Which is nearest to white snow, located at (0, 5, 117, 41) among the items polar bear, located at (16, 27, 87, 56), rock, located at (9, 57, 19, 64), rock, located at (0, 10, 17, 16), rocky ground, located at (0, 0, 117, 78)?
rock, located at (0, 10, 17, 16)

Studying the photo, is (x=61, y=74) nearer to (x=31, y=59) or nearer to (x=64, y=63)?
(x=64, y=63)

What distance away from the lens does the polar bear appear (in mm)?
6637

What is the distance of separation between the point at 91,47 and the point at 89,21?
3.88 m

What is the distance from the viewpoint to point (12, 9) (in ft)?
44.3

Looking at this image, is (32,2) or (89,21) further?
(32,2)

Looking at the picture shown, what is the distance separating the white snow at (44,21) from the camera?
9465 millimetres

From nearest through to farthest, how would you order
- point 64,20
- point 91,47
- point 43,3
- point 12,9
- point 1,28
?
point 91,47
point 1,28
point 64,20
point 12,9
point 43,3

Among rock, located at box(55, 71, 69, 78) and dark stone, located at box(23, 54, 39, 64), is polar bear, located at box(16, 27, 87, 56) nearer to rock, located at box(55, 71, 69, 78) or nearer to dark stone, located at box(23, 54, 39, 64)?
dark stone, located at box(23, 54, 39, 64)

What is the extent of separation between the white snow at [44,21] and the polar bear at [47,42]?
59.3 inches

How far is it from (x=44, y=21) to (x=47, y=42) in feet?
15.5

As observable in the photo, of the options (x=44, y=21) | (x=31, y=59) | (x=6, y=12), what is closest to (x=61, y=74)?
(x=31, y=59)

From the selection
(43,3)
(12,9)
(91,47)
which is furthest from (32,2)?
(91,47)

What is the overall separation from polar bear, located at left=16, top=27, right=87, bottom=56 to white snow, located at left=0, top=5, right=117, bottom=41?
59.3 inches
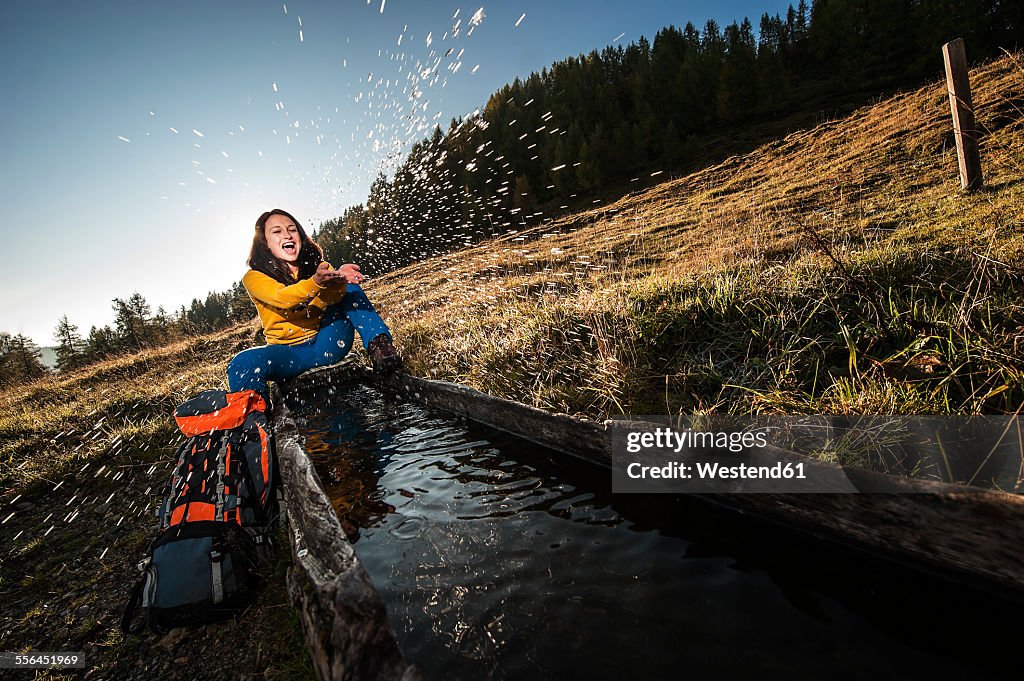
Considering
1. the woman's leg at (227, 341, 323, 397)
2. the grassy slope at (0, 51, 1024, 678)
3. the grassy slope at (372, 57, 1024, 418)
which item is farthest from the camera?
the woman's leg at (227, 341, 323, 397)

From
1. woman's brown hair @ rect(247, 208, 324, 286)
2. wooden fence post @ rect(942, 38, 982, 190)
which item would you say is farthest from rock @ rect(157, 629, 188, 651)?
wooden fence post @ rect(942, 38, 982, 190)

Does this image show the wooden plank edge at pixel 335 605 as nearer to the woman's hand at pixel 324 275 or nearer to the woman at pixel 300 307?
the woman's hand at pixel 324 275

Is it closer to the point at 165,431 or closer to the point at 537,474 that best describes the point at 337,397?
the point at 165,431

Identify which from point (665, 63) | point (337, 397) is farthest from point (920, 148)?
point (665, 63)

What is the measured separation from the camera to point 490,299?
8.09m

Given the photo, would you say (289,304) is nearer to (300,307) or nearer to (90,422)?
(300,307)

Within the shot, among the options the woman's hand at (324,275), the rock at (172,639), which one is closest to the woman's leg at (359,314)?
the woman's hand at (324,275)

====

### AIM
Quote only the lines that start at the line holding "From the selection" and end at the last line of the entries, including both of those lines, and omit every picture.

### RESPONSE TO THE EXERCISE
From the selection
(43,3)
(12,9)
(91,47)
which is furthest from (32,2)?
(91,47)

What is the overall separation from polar bear, located at left=16, top=27, right=87, bottom=56 to white snow, located at left=0, top=5, right=117, bottom=41?
59.3 inches
Considering
1. the woman's leg at (227, 341, 323, 397)
2. the grassy slope at (0, 51, 1024, 678)
3. the grassy slope at (372, 57, 1024, 418)
which item is farthest from the camera?
the woman's leg at (227, 341, 323, 397)

From
1. woman's brown hair @ rect(247, 208, 324, 286)
2. wooden fence post @ rect(942, 38, 982, 190)
which item would you say is farthest from rock @ rect(157, 629, 188, 651)?
wooden fence post @ rect(942, 38, 982, 190)

Does this image show the wooden plank edge at pixel 335 605 as nearer to the woman's hand at pixel 324 275 or nearer to the woman at pixel 300 307?
the woman's hand at pixel 324 275

Is it closer to the point at 165,431 or closer to the point at 537,474 that best describes the point at 337,397?
the point at 165,431

Identify which from point (665, 63) | point (337, 397) is farthest from point (920, 148)?
point (665, 63)

What is the measured separation from the camera to point 490,299?
8.09m

Given the photo, would you say (289,304) is nearer to (300,307) or nearer to (90,422)?
(300,307)

Within the shot, among the options the woman's hand at (324,275), the rock at (172,639), which one is closest to the woman's leg at (359,314)?
the woman's hand at (324,275)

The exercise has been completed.